Anyway, the process is the same whichever format you choose. I'll walk you through how I do it, but there are tons of other ways. I'm assuming you're a Windows user.
First you'll need to rip the audio files from your DVDs, I suppose. If you already did this, just skip this paragraph. I still use the discontinued DVD decrypter
for this, there's probably newer software, but this one does exactly what I want. Fire up the program, select Tools > Settings, IFO Mode tab. There select "by chapter" under "file splitting", which makes sure your album will be split into separate tracks. Hit OK and select Mode > IFO.
The main album should be selected automatically in the Input tab. If it isn't, select it manually. Then go to the Stream processing tab and check "Enable Stream Processing". Uncheck everything but your 5.1 DTS or AC3 track, highlight said track and select Demux below. Select a destination on the left and hit the big CD > HDD icon. After a few minutes you should have all your AC3 or DTS tracks ripped to your harddrive. It's possible that there are some extra files, like DTS files which only seem to be a couple of Kb long, you can safely delete those.
Then for the conversion part. I recommend you get foobar2000
, which is a free and awesome lightweight audio player that also happens to be very handy for encoding purposes. You'll also need the AC3
and the DTS
plugins since that'll be the source material you'll be working with. Unzip the plugin dll files to your foobar2000\\components folder. Then you should get the Flac
or Nero AAC
encoder (Both are free. Don't know about WMA exactly, to be honest) and unzip them somewhere. Fire up foobar2000 and add your AC3/DTS files to the playlist. You can tag them before or after conversion, whichever you prefer. Then select them all and right click > Convert > Convert to...

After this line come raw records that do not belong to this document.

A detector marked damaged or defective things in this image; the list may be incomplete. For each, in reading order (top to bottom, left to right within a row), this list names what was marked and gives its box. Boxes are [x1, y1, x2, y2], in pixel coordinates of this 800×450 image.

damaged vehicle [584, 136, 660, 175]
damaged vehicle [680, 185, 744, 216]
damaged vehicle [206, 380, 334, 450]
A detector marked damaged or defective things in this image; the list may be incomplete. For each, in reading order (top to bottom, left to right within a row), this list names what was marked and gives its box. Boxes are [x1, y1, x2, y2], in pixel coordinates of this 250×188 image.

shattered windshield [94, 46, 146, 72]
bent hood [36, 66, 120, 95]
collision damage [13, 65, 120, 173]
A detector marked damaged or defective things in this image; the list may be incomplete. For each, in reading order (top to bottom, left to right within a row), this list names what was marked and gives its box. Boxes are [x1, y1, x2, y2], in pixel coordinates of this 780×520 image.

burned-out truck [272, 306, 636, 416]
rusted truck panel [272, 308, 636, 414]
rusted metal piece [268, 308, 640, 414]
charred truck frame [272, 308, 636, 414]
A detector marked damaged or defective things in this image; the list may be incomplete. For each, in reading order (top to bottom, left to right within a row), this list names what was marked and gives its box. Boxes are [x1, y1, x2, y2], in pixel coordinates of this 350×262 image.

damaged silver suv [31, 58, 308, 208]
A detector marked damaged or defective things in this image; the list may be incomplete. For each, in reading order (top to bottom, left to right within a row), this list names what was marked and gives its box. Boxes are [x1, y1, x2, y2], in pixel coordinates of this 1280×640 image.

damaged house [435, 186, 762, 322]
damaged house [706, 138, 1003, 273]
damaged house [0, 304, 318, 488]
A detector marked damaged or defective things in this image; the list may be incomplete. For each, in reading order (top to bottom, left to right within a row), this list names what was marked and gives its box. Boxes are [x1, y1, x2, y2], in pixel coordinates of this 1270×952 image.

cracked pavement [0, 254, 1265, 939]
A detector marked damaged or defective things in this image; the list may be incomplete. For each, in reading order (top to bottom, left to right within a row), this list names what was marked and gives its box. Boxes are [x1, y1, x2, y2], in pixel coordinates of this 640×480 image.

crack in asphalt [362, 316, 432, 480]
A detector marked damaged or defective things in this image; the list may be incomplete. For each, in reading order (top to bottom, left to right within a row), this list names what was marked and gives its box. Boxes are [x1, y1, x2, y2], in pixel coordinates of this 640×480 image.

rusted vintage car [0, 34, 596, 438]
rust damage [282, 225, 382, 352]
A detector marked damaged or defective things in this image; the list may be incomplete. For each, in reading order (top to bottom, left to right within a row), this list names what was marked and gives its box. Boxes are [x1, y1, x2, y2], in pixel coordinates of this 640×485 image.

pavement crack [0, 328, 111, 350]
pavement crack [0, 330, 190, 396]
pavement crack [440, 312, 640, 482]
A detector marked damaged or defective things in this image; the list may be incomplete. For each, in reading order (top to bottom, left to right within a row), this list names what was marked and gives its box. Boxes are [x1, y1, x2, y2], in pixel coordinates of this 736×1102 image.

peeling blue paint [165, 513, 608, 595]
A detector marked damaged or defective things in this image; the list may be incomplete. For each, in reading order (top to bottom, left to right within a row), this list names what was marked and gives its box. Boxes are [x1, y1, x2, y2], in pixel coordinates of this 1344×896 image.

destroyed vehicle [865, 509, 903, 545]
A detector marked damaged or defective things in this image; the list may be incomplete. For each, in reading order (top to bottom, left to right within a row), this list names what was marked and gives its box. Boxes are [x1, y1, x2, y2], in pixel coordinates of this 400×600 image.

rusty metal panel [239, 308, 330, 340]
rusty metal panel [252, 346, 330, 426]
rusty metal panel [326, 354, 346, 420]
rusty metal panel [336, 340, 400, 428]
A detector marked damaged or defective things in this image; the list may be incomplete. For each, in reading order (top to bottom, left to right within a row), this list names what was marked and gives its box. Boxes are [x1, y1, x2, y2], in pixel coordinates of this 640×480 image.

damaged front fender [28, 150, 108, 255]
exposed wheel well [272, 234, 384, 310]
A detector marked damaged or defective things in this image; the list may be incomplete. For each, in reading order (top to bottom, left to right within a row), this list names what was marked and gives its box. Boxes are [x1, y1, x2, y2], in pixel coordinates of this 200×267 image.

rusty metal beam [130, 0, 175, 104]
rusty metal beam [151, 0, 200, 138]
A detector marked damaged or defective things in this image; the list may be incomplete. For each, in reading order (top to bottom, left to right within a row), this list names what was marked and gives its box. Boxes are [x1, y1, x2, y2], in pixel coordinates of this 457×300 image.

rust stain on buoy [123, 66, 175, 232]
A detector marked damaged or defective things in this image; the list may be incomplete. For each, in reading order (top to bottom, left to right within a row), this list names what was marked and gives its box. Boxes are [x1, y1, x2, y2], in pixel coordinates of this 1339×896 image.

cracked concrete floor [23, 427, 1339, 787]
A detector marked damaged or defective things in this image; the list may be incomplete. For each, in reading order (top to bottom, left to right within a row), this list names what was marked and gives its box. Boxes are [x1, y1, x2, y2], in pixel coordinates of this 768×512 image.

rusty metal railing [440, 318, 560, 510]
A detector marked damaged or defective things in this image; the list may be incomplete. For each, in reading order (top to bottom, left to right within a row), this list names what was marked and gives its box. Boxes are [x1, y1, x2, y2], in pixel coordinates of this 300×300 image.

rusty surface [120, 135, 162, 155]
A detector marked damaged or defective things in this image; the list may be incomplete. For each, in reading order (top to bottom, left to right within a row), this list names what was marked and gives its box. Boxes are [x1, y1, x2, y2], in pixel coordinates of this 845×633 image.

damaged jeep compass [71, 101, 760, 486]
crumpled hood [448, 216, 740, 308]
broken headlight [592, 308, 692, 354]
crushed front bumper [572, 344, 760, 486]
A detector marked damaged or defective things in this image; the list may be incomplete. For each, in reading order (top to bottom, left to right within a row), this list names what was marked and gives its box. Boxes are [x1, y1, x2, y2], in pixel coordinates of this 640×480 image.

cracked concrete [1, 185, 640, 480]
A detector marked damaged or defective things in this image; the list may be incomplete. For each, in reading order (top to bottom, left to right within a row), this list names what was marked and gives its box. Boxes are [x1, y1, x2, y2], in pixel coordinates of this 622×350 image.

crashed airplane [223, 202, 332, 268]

Under Encoding preset select FLAC or MP4, whichever you prefer. You can change the quality by clicking the three dots (...) next to the preset (Please note that for AAC, the bitrate foobar indicates only applies to stereo files. For 5.1 files the bitrate will be much higher than indicated. Experiment with the settings until you find a decent compromise between size and quality).
Click OK and foobar will ask you for the location of the flac.exe or neroaacenc.exe you just downloaded. Point it to the correct folder and hit OK a few more times.
After a few minutes you'll have a nice collection of multichannel FLAC or AAC files. Hurray.